Both of my sisters dabbled in homeopathic remedies to combat fatigue, morning sickness, and trouble sleeping while they were pregnant. However, once they had their children, they strictly followed their doctor’s orders about what types of medicine and food to give their children. I was surprised to learn that honey was on the no fly list for infants up to a year old. My younger sister told me that some parents used honey pacifiers to help calm their fussy children and prevent colic, but that the pacifiers not only caused choking problems, they also posed a serious health risk for the infants and could cause infant botulism.

The symptoms of infant botulism are first constipation, followed by weakness in the limbs and difficulty breathing. Clostridium botulinum affects infants this way because their intestines are not mature enough to handle the bacteria, and that’s where the bacteria will settle. When an infant swallows Clostridium botulinum, it causes the bacteria to inhabit the child’s large intestine, creating a buildup of botulinum toxin. Adults have a strong intestinal track compared to an infant and if they encounter small amounts of the bacteria it’s most likely to be harmless because of the balance of acids in their intestines. However, Clostridium botulinum can be toxic to even adults in high levels, but high levels are typically not usually found in honey, even in wild or raw unpasteurized honey.
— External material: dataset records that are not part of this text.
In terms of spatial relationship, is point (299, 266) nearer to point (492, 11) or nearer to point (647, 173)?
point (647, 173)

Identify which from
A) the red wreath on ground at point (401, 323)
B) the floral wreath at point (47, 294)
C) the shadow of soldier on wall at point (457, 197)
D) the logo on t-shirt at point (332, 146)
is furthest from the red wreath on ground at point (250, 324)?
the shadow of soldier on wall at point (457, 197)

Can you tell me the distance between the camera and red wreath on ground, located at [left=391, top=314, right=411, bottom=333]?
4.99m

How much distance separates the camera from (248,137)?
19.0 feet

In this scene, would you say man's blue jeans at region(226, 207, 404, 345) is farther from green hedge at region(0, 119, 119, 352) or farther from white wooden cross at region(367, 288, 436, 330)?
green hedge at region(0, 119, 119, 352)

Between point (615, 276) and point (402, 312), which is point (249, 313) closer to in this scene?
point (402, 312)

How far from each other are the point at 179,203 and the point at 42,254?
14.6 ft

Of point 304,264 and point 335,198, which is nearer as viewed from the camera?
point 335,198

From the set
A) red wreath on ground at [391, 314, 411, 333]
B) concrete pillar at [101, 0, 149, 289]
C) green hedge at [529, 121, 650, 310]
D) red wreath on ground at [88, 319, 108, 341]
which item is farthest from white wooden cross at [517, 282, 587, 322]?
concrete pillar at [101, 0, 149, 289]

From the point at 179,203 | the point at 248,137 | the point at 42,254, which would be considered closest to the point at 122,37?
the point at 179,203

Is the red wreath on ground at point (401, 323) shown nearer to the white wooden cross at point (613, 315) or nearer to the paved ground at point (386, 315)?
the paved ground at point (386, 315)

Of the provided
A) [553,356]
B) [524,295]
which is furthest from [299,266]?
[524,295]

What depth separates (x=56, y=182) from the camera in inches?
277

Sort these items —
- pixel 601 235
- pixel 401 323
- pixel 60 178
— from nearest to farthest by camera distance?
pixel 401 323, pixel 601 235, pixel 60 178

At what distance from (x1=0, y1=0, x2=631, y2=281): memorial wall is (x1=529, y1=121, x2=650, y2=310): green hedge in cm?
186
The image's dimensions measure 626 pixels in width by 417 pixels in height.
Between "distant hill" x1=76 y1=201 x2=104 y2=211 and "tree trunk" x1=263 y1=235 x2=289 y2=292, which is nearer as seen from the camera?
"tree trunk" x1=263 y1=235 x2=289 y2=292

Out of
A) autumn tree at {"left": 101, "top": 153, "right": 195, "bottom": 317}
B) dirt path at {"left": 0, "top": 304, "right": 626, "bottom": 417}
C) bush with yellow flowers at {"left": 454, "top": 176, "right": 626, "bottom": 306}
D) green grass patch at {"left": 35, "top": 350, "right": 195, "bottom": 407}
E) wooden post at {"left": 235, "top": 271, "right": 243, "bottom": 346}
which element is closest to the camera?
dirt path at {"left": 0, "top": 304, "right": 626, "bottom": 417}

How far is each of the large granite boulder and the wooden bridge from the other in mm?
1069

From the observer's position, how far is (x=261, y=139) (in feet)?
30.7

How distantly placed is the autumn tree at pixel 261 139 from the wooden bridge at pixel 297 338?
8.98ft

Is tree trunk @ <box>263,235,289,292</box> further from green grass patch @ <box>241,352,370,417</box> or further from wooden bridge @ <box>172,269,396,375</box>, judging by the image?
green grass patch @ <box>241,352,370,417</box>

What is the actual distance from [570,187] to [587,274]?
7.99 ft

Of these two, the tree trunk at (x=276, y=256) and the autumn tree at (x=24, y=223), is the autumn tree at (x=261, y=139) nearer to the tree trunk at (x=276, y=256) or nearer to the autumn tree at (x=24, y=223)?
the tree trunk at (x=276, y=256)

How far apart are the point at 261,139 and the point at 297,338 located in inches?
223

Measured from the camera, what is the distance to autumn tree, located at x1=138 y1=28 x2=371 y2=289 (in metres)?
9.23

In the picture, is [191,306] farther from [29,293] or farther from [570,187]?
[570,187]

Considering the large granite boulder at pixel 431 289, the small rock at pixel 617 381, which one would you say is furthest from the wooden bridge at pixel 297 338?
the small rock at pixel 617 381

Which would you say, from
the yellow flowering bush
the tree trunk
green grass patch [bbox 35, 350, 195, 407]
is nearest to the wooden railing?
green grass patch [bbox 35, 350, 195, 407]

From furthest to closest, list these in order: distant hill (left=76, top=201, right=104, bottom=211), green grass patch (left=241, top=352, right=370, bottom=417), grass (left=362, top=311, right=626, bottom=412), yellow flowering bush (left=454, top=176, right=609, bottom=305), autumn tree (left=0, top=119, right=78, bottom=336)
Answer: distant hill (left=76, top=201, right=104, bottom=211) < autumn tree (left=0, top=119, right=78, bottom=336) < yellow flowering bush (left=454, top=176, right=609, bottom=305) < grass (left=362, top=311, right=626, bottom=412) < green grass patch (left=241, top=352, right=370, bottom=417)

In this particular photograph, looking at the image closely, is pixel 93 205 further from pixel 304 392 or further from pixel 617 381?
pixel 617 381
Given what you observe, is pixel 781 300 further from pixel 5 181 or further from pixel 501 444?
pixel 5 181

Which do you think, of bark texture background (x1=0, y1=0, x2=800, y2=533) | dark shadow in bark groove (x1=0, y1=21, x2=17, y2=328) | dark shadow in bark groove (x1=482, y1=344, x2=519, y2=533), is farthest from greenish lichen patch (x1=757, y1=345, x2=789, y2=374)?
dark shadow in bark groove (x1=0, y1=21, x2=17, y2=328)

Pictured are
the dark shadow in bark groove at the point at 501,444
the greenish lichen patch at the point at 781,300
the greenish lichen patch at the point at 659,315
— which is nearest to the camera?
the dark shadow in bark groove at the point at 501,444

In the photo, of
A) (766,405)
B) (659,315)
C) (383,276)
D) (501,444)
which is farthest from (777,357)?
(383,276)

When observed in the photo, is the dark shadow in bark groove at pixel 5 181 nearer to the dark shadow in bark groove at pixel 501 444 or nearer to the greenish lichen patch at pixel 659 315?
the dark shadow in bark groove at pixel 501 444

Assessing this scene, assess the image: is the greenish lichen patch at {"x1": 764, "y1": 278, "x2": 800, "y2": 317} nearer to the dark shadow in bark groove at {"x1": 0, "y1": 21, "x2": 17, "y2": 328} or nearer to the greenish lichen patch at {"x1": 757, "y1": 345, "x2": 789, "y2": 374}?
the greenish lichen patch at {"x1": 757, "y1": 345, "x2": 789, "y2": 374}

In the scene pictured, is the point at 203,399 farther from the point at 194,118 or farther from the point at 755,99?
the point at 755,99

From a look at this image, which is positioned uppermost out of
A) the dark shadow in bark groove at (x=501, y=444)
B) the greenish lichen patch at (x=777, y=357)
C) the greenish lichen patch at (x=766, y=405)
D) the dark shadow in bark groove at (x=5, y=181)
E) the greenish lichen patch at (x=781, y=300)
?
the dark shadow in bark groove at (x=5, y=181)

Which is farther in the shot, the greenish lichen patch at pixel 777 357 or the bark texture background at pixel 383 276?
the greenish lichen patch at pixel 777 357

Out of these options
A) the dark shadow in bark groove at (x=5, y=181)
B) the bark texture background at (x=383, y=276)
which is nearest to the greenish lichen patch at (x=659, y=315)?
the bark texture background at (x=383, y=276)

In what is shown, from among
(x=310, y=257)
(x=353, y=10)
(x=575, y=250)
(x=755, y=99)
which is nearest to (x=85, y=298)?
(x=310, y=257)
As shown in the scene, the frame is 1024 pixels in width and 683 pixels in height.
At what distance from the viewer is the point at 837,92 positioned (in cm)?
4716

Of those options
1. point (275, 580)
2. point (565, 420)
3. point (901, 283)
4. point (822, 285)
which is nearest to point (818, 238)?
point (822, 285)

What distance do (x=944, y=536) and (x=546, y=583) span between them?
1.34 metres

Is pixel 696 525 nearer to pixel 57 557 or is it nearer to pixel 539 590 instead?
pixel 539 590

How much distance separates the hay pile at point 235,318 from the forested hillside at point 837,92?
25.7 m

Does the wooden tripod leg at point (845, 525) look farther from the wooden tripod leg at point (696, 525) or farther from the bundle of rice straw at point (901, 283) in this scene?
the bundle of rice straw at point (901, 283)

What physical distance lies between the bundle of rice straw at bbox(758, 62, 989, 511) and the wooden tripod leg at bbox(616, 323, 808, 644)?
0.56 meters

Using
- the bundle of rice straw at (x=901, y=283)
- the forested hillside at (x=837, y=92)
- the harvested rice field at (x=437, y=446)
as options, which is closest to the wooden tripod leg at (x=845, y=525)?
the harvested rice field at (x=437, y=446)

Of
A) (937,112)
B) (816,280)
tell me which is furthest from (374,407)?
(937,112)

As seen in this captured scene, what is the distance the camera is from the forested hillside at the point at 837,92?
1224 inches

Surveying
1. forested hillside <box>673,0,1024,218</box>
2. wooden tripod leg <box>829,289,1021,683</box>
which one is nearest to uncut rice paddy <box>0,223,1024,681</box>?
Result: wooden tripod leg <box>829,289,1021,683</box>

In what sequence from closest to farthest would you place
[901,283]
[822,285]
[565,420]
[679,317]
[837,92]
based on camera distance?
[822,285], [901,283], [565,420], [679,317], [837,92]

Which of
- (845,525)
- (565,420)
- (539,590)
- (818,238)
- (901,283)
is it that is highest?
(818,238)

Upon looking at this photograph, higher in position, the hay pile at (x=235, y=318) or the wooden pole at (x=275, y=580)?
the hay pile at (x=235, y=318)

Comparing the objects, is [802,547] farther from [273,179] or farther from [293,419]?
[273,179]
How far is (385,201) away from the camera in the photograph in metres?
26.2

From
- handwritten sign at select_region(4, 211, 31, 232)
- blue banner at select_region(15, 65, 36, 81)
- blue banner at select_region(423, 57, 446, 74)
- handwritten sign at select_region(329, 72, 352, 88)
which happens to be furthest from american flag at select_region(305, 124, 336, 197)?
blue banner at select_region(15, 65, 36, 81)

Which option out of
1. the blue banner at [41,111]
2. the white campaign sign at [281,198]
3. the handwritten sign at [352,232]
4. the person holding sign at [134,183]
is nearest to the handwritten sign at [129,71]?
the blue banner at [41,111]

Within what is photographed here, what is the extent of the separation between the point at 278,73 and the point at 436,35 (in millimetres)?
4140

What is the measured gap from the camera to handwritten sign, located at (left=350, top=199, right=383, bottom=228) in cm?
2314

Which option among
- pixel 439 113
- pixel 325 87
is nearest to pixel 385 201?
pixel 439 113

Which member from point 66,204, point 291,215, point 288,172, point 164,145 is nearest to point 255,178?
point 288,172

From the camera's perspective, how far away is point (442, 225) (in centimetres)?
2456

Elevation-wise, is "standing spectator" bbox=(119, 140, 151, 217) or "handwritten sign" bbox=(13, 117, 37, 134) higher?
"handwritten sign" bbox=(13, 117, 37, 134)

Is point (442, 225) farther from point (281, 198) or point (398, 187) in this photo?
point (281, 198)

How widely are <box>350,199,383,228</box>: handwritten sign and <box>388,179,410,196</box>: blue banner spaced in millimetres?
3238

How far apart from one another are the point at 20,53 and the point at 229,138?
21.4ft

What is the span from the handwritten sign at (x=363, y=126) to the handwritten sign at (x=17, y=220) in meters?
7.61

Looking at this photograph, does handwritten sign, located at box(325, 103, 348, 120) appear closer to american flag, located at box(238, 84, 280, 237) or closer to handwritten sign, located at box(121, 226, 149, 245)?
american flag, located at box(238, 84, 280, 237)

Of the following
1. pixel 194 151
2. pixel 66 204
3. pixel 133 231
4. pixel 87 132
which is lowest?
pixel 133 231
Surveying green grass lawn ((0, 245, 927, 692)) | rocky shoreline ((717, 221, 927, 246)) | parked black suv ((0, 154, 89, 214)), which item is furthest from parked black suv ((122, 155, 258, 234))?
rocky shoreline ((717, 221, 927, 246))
To be on the safe side, the American Academy of Pediatrics has advised that no honey should be given to children that are twelve month of age or younger. This includes baked goods and even store bought items like corn syrup and honey graham crackers. However, there’s no need to panic if you’ve been regularly giving your child graham crackers to gum on. The real threat is in actual honey, and the threat is even higher when the honey hasn’t been pasteurized. The precautions are just to cover all the bases because infant botulism can deadly if it isn’t treated properly or if it’s diagnosed too late.

Another common question mothers have about infant botulism is if their infant can contract the disease through breast milk.  The answer is no. Clostridium botulinum cannot be transferred from the mother to the infant through breast milk. The child is only at risk if they ingest the honey themselves. Though other cultures regularly give their children honey or products made from honey from birth on with no ill effects, I would recommend listening to the American Academy of Pediatrics and keep the honey pacifiers away from your child until they’re at least a year old. 

Benjamins, L. J., Gourishankar, A., Yataco-Marquez, V., Cardona, E. H., & Ybarrondo, L. d. (2013). Honey pacifier use among an indigent pediatric population. Pediatrics, 131(6), 1838-1841.